-- Provided text --
BEGIN
Reasearch Paper - The Operating Model For Recurring Revenue

The open standards outlined here can be applied to any recurring revenue business in order to drive sustainable growth, using scientific frameworks and data-derived models. Think of these frameworks as the formulas that help your Revenue teams move away from working as siloed functions of Marketing, Sales, and Customer Success, and instead become one Revenue team — all using the same operating model, the same frameworks, the same language.

Download the paper for the complete view of the the mathematics and frameworks that prove these concepts, and for the suggested actions for Revenue leaders.

Summary Points: 

  • The growth patterns of modern-day recurring revenue business models are unique from traditional business models; the typical ‘sales funnel’ framework does not apply to the unique needs of recurring revenue businesses.
  • To achieve recurring revenue, companies must deliver recurring impact to their customers. A common operating system across Sales, Marketing, and Customer Success is needed to drive sustainable growth.
END
-- Records --
BEGIN
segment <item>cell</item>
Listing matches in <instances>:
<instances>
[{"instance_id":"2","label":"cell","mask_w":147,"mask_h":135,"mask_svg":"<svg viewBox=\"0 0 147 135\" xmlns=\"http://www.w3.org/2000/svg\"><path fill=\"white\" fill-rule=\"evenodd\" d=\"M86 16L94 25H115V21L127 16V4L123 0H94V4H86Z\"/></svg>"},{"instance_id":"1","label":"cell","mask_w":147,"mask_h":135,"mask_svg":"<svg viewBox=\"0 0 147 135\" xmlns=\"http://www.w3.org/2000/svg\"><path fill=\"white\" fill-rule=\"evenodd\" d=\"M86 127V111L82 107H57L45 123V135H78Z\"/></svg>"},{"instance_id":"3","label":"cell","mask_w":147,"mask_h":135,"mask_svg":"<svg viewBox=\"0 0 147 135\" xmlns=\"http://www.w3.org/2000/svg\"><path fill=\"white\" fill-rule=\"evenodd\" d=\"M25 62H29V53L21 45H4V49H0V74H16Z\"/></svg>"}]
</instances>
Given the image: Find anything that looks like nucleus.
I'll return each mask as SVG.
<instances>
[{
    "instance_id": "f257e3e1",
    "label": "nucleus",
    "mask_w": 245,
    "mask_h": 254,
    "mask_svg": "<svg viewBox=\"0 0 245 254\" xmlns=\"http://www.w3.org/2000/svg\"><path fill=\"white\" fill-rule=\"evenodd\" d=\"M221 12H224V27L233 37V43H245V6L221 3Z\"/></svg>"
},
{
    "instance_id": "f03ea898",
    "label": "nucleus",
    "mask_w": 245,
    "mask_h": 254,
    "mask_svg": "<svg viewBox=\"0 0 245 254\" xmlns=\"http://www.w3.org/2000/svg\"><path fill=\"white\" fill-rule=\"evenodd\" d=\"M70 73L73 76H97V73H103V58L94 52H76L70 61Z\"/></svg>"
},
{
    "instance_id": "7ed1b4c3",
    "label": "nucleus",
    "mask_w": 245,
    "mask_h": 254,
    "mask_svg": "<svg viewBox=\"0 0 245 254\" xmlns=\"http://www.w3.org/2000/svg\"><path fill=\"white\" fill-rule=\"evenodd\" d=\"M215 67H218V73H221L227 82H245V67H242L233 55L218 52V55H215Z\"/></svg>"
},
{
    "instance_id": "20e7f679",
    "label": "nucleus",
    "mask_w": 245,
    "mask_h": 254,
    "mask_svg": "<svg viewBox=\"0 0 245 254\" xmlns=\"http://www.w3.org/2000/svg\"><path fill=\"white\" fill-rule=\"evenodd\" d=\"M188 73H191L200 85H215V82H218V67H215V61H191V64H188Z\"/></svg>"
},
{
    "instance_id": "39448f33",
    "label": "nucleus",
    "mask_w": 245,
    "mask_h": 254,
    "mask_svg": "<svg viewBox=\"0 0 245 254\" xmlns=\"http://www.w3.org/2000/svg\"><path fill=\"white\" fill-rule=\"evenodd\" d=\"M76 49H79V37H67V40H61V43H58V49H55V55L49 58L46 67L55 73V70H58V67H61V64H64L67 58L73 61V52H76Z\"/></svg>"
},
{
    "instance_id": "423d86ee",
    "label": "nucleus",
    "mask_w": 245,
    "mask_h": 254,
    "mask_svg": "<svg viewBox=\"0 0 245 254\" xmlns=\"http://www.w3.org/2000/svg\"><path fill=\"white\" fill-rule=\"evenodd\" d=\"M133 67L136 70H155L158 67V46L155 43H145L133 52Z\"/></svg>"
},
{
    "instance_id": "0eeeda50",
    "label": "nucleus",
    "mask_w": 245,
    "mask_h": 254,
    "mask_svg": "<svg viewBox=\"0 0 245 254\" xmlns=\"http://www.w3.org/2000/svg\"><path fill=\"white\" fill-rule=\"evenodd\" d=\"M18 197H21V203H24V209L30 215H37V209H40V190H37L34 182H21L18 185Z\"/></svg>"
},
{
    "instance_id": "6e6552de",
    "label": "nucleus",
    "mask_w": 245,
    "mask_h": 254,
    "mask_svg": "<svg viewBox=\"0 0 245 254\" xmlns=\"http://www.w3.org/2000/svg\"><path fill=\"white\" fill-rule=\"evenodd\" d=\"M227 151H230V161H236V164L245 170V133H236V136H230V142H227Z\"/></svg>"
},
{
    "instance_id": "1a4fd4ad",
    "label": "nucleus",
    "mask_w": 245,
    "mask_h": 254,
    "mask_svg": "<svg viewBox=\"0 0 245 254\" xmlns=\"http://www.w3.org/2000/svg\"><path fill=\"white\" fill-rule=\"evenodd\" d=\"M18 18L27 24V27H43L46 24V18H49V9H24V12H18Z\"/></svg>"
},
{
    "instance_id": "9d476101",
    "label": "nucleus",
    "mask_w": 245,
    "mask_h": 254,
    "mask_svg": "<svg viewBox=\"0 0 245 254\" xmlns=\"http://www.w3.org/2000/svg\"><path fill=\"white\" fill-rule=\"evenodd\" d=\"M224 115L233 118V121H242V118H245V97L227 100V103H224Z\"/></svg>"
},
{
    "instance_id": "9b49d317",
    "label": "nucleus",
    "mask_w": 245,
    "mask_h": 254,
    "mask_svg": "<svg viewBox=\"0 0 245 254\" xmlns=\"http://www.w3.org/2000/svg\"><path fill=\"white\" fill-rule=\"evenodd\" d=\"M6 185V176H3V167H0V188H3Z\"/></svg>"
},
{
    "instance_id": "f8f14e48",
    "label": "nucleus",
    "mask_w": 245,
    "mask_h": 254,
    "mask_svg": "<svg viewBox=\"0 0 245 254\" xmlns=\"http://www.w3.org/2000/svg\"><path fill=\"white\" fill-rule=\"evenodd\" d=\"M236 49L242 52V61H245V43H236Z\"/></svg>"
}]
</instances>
END
-- Prompt A --
According to the research paper page, what must companies deliver to their customers to achieve recurring revenue?
-- Prompt B --
Update the research paper page from "Reasearch Paper - The" to "for Revenue leaders.", inclusive, replacing "siloed" with "isolated".
-- Prompt C --
Translate this sentence from the research paper page into Spanish: "To achieve recurring revenue, companies must deliver recurring impact to their customers."

-- Problem solution A --
Recurring impact.

-- Problem solution B --
Reasearch Paper - The Operating Model For Recurring Revenue

The open standards outlined here can be applied to any recurring revenue business in order to drive sustainable growth, using scientific frameworks and data-derived models. Think of these frameworks as the formulas that help your Revenue teams move away from working as isolated functions of Marketing, Sales, and Customer Success, and instead become one Revenue team — all using the same operating model, the same frameworks, the same language.

Download the paper for the complete view of the the mathematics and frameworks that prove these concepts, and for the suggested actions for Revenue leaders.

-- Problem solution C --
Para lograr ingresos recurrentes, las empresas deben ofrecer un impacto recurrente a sus clientes.